Aangeleverde tekst:
De inzet van de vredesbeweging (deel 3): “De agressie-oorlog in Vietnam”

40 jaar Vrede

De inmenging van de VS in Vietnam dateert al van tijdens de Franse kolonisatie toen de VS garant stonden voor het merendeel van de oorlogsuitgaven van Frankrijk. Na de Franse nederlaag in Vietnam en de ondertekening van de akkoorden van Genève in 1954, zouden de Amerikanen definitief verwikkeld geraken in het conflict. Nog onder het bewind van Eisenhower beginnen de voorbereidingen voor een massale interventie om het dictatoriale regime van Diem te steunen. Miljoenen landarbeiders werden opgesloten om te worden heropgevoed in de beruchte “Nieuwe Leven-Gehuchten”.

Tegen het Zuid-Vietnamees regime bindt het Nationaal Bevrijdingsfront (NBF) en de Forces Armées Populaires de Liberation (FAPL) de strijd aan. In 1958 begint de “zuiveringsoperatie” door de troepen van Diem met medewerking van Amerikaanse adviseurs. Hun aantal stijgt voortdurend. In 1959 zijn het er 2000, in december 1960 al 3000 verspreid over 57 militaire basissen. Het NBF roept de bevolking op om het regime van Diem omver te werpen en de Amerikanen uit Vietnam te verjagen.

In 1961 begint de Amerikaanse luchtmacht met ontbladeringsacties in het zuiden van Vietnam. Op 2 november 1963 wordt Diem geëxecuteerd en in zijn plaats komt er een nieuwe marionet van de USA.

Ondanks de machtsontplooiing loopt het voor de Amerikanen uit de hand. Na de beruchte Tonkin-resolutie in de Amerikaanse senaat eind 1964, krijgt president Johnson de vrije hand om de opstand in Vietnam met alle mogelijke middelen neer te slaan. Al in juli 1964 waarschuwt de BUVV voor de zeer ontvlambare situatie. Ze klaagt de bestendige inmenging van de VS in de binnenlandse aangelegenheden van Zuid-Vietnam, Laos en Cambodja aan. De BUVV (Belgische Unie voor de Vrede, voorloper van Vrede vzw) verzoekt de Belgische regering zich los te maken van de huidige politiek van de VS.

Getoonde rijen:
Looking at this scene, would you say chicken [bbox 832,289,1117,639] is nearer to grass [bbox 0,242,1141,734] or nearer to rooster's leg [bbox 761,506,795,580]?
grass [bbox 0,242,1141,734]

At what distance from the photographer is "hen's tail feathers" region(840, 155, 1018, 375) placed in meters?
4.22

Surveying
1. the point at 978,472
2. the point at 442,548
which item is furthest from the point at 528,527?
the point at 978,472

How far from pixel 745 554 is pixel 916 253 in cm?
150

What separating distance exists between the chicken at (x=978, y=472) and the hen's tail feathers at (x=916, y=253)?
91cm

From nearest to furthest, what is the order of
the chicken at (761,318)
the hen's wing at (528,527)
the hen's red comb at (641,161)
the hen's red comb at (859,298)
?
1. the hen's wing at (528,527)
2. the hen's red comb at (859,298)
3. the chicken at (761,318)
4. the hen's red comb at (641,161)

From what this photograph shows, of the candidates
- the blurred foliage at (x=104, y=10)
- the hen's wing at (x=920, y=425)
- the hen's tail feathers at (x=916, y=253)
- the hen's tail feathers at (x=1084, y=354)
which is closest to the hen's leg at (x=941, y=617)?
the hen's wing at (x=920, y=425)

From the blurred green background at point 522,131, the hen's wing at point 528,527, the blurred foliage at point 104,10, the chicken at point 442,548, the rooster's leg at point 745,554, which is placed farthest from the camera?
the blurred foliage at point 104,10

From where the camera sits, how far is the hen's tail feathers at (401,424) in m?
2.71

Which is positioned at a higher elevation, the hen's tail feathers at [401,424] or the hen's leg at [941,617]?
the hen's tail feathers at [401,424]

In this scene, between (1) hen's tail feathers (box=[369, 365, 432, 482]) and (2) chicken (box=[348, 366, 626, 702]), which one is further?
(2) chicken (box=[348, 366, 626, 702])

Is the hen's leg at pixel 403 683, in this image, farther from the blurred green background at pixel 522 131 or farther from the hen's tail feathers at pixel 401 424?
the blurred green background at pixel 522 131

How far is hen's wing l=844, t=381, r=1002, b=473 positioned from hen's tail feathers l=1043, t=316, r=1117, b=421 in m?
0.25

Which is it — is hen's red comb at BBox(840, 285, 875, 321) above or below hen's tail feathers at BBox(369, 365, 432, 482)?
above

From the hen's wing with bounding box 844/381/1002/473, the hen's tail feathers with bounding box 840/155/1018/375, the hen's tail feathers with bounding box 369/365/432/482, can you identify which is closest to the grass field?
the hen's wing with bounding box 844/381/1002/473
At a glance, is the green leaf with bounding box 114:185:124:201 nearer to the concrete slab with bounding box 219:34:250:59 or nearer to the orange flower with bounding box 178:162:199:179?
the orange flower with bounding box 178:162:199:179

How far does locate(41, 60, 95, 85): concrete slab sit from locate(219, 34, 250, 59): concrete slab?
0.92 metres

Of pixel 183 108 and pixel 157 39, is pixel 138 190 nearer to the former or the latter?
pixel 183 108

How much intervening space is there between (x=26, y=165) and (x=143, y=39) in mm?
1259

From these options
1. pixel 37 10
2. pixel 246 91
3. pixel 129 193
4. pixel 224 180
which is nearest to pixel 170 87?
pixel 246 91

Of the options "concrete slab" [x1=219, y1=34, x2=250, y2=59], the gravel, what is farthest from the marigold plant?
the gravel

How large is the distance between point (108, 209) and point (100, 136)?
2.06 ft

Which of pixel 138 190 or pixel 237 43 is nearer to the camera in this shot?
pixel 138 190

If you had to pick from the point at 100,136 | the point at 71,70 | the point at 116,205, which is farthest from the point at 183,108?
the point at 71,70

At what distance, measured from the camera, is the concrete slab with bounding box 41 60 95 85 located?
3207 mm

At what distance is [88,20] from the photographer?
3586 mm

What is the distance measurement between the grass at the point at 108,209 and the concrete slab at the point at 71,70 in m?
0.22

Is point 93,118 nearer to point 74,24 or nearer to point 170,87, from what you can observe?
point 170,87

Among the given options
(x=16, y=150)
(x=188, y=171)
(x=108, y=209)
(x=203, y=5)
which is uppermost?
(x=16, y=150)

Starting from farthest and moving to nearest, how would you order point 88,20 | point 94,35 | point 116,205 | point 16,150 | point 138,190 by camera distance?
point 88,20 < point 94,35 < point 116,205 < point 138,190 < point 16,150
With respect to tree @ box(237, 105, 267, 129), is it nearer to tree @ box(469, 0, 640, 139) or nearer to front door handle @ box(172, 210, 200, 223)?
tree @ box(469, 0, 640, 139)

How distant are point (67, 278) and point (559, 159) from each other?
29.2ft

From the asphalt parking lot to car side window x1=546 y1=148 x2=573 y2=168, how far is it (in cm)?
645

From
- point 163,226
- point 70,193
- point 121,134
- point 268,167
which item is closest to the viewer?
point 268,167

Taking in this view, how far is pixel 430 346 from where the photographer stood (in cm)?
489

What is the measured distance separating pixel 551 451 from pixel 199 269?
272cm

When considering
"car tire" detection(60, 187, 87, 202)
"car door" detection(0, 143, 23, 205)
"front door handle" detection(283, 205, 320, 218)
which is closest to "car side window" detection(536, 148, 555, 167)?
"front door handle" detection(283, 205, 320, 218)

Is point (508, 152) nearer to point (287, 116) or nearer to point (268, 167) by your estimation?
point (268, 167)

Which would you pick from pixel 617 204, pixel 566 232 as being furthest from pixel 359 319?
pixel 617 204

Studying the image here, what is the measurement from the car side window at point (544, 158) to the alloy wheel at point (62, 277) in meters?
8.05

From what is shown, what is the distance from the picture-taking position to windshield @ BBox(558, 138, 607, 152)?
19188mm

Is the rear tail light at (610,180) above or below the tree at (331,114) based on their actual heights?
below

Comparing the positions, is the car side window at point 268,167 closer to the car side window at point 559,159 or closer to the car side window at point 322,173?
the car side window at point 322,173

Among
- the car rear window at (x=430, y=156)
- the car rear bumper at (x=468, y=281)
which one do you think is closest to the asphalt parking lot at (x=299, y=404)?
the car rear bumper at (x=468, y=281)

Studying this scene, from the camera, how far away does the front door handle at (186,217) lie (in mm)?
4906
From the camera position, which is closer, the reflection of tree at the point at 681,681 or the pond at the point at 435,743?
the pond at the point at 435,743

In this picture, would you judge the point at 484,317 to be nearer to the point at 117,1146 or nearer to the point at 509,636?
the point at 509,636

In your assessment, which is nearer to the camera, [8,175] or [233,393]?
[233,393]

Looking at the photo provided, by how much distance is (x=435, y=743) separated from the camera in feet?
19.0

Opdracht 1: Zeg van elk van deze uitspraken of ze kloppen volgens de tekst over Vietnam: (a) In 1959 waren er 2000 Amerikaanse adviseurs. (b) Diem werd in 1961 geëxecuteerd. (c) De BUVV waarschuwde in juli 1964 voor de situatie. Antwoord telkens met ja of nee en citeer letterlijk de woorden uit de tekst die de doorslag geven.
Opdracht 2: Noem alle jaartallen die in de tekst over Vietnam voorkomen, elk één keer.
Opdracht 3: Pak de tekst over de Amerikaanse inmenging in Vietnam op na de laatste zin en schrijf hem verder.
De rijen hebben niets met de tekst te maken.

Antwoord 1:
(a) Ja: "In 1959 zijn het er 2000"
(b) Nee: "Op 2 november 1963 wordt Diem geëxecuteerd"
(c) Ja: "Al in juli 1964 waarschuwt de BUVV voor de zeer ontvlambare situatie."

Antwoord 2: 1954, 1958, 1959, 1960, 1961, 1963, 1964

Antwoord 3:
Op 4 maart 1967 wordt een eerste grote Belgische Vietnammanifestatie gepland: “ze wordt georganiseerd door personaliteiten met uiteenlopende meningen, zelfs over de oorzaken en ontwikkeling van de oorlog in Vietnam. Maar deze brachten de moed op zich te verenigen rondom concrete doelstellingen die een einde kunnen maken aan het onmenselijk conflict”. Onder de ondertekenaars van de oproep bevinden zich prominenten uit alle religieuze, politieke, culturele en levensbeschouwelijke strekkingen, waaronder kardinaal Cardijn, de ministers van staat  C. Huysmansen H. Rolin, een hele reeks parlementairen (vooral socialisten) en socialistische vakbondsleiders.

Uit deze manifestatie vloeit de oprichting voort van het nationaal Comité onder voorzitterschap van Henri Rolin.

In februari 1968 raakt bekend dat het Pentagon het gebruik van atoomwapens overweegt. Op 2 maart 1968 scharen zich naar schatting 20.000 mensen achter de ordewoorden ‘Vrede in Vietnam’ in een nieuwe nationale manifestatie.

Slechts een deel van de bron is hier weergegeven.